Un festival de cinéma, est-il un bon investissement pour la ville et la région ?

Ça y est le festival de Cannes a débuté, c’est un événement artistique, mais aussi médiatique et particulièrement glamour. Les retombées pour la ville en matière de reconnaissance sont évidentes, par contre en terme économique, elles sont plus difficiles à quantifier. C’est pour cela, que le gouvernement français, qui est souvent partie prenante de ces festivals, préconise de réaliser des études précises pour en savoir plus.

Plus généralement, l’impact économique d’un festival, même de plus petite envergure n’est pas facile à cerner. Cependant, pour les endroits où sont organisés les festivals, il s’agit de faire en sorte que cet élément fort du développement culturel, le soit aussi sur le plan économique.

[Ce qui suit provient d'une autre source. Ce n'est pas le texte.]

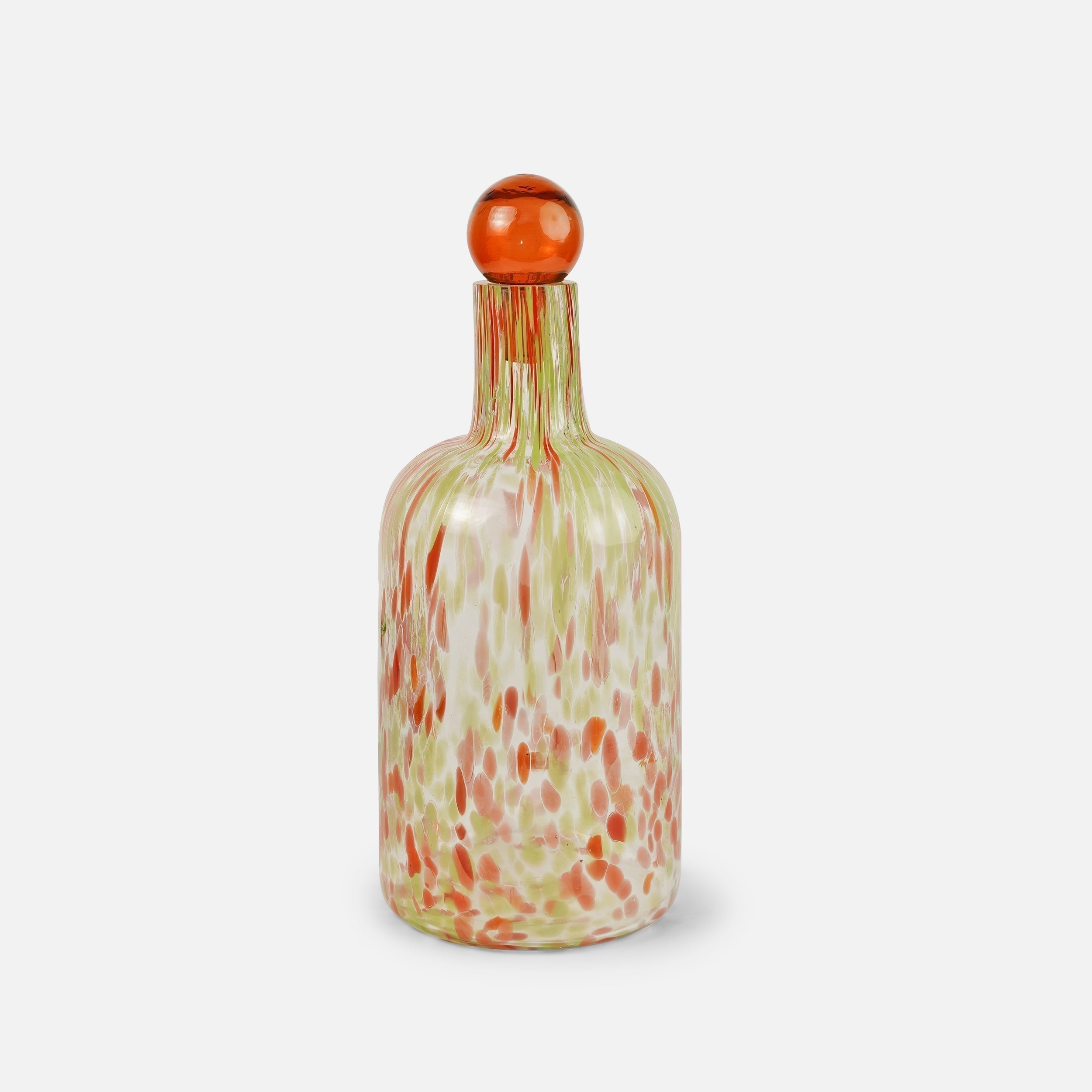Ritagli - Borosilicate Glass Bottle
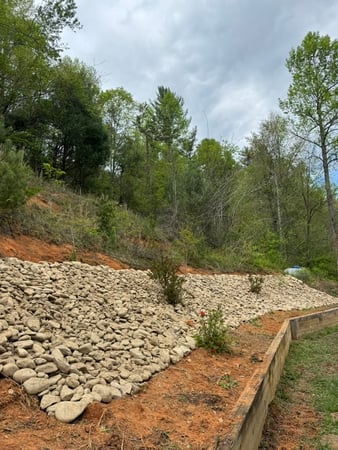 Images McMurray Lawncare & Landscaping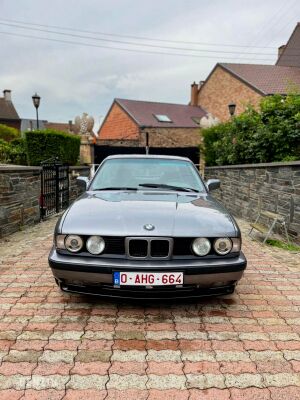 BMW M5 e34 3.8 Nurb - 1992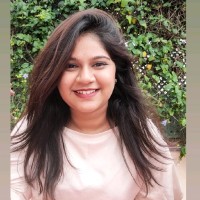 Nikitha Satish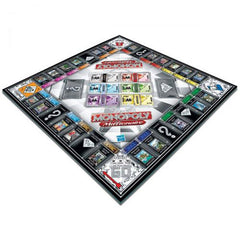 Hasbro Monopoly Millionaire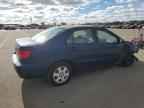 2008 TOYOTA COROLLA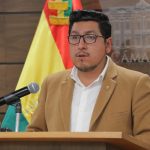 Diputados avanza en leyes electorales y las remite al Senado. Presidente Yujra pide ‘acelerar’ el tratamiento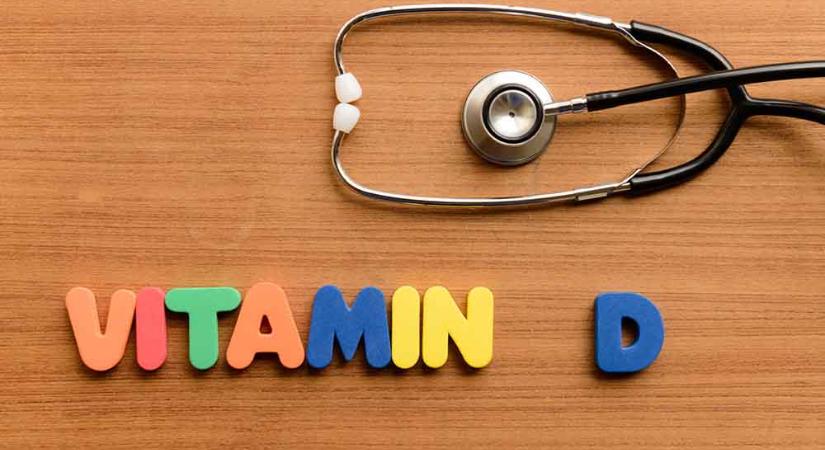 A túl sok D-vitamin veszélyes is lehet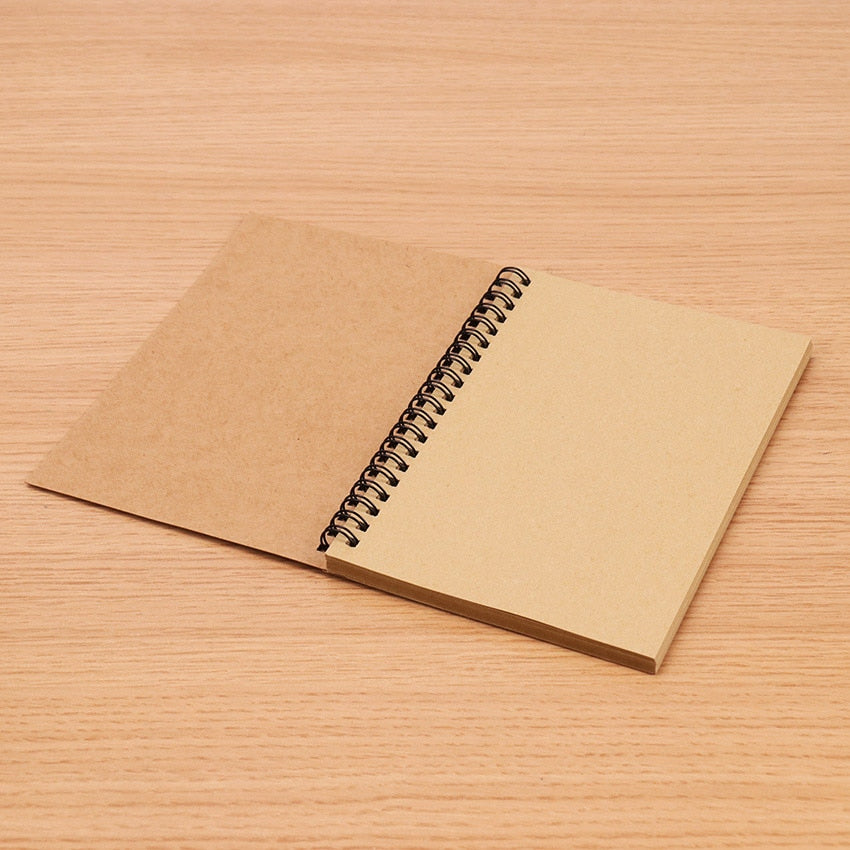 Sketchbook Notepad Notebook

Très directement, on se doute bien que la présence pour plusieurs jours de professionnels, de journalistes, de spectateurs et de toutes les personnes gravitant autour d’un festival de cinéma génère des dépenses pour la ville ou le territoire accueillant le festival. Par exemple, si on se réfère à Cannes, les estimations donnent pour la dernière édition du festival, un chiffre de 200 millions de retombées économiques.

Il s’agit de faire la même chose pour l’ensemble des manifestations de ce type. C’est d’autant plus indispensable, que les budgets des festivals reposent partiellement sur des subventions publiques. Pour réaliser ces études d’impact, on se base sur un principe assez simple. Tout d’abord, on détermine un flux primaire issu de la comparaison entre les flux économiques entrants et les flux sortants. Ensuite, un flux secondaire est déterminé en partant du principe que chaque euro dépensé pendant le festival serait susceptible de générer d’autres dépenses dans un second temps, et ce pendant toute la durée du festival.

A partir de là, il convient de voir si le jeu en vaut la chandelle, en vérifiant que chaque euro dépensé dans l’organisation d’un festival, ne l’est pas à fonds perdu. Il s’agit de cesser de donner une image de la culture, uniquement dévoreuse d’argent et imaginer la possibilité d’investissements, sans en dénaturer l’objectif.

A titre d’exemple, on peut prendre le festival de Clermont-Ferrand, qui est le plus grand festival au monde en matière de court-métrage et le second festival de cinéma en France. Une étude a révélé qu’un euro de subvention publique permet de contribuer à générer 22 euros de retombées économiques. A cela, il faut rajouter, d’autres effets bénéfiques moins tangibles (attractivité territoriale, image, etc…).

Ceci est un exemple de raisonnement, qui peut casser les affrontements binaires, du style trop de subventions, trop d’impositions. Il ne s’agit plus de raisonner en plus ou en moins, mais en mieux et en plus efficace.